- **SELECTED EXTRACT**
★ ★ ★ ★ ★
Entrepreneur, Venture Capitalist and Business Advisor

Education
  
Tufts University, Stanford University, University of Oxford

Marsh Marshall is an American economist, venture capitalist, and television producer. He is the author of "Organizations and Growth in Rural China", academic and newspaper articles on China's economy and on venture capital investing. In a 1979 article, Marshall presented evidence that the apparent success of Mao Zedong's agricultural model, Dazhai, was a fraud. In 1981, China's post-Mao leadership acknowledged the fraud in Beijing Review. He is currently writing articles and a book on investment, economic growth and corporate governance.

Contents

Early life

Marshall was born in 1953 and raised in Washington DC, where he graduated from Georgetown Preparatory School in 1971. In 1975, he earned a bachelor's degree in history from Tufts University (magna cum laude); a 1977 master's degree in development economics from Stanford University, and a 1983 doctorate degree in economics from Oxford University, where he was a Tutor in Economics at Magdalen College. His doctoral thesis focused on the relationship between institutions and economic growth. In July 1979, Marshall was a member of a small delegation of Oxford and Cambridge economists invited by the Chinese Academy of Social Science to discuss economic reforms with China's leader, Deng Xiaoping.
★ ★ ★ ★ ★
- **DATA FOR REVIEW**
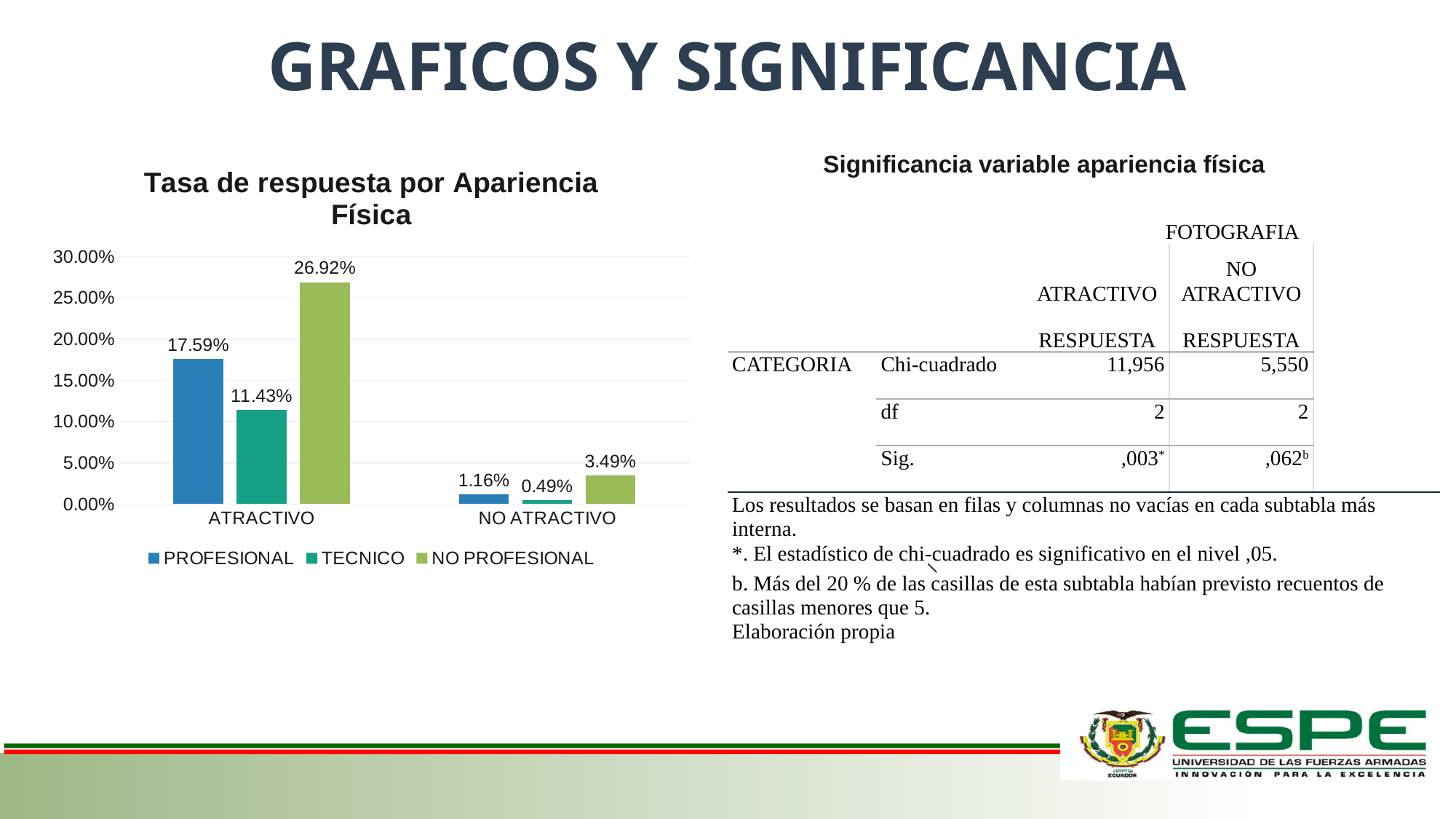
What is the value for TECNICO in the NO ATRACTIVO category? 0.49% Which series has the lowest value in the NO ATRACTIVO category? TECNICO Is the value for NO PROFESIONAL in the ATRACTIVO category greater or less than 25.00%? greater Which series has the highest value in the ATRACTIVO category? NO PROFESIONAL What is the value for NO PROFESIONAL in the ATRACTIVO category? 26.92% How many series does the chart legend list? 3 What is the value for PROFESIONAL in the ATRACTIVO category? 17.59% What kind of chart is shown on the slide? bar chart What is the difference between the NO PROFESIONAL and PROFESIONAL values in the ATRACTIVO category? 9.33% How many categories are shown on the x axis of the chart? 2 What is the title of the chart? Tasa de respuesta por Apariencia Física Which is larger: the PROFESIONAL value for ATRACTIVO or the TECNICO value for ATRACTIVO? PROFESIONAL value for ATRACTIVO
★ ★ ★ ★ ★
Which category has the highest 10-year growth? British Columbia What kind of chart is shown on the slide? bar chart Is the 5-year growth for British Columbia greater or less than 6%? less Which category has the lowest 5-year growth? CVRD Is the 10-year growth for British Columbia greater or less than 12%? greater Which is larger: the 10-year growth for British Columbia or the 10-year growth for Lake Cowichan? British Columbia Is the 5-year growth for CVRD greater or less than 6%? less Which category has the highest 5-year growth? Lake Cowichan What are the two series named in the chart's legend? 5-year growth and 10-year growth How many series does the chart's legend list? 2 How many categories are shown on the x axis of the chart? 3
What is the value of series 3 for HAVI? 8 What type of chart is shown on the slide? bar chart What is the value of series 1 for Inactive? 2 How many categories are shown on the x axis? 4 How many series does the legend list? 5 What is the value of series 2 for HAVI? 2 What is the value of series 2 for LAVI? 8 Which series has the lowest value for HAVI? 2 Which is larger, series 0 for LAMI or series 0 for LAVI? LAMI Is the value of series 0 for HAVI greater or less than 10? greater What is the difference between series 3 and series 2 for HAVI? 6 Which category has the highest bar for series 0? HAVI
★ ★ ★ ★ ★
- **EXERCISE REQUIREMENTS**
1. List every distinct year mentioned in the Marsh Marshall biography, in chronological order.
2. Copy out everything in the Marsh Marshall biography from "Marsh Marshall is" down to "and corporate governance.".

- **TASK RESULTS**
1. 1953, 1971, 1975, 1977, 1979, 1981, 1983

2.
Marsh Marshall is an American economist, venture capitalist, and television producer. He is the author of "Organizations and Growth in Rural China", academic and newspaper articles on China's economy and on venture capital investing. In a 1979 article, Marshall presented evidence that the apparent success of Mao Zedong's agricultural model, Dazhai, was a fraud. In 1981, China's post-Mao leadership acknowledged the fraud in Beijing Review. He is currently writing articles and a book on investment, economic growth and corporate governance.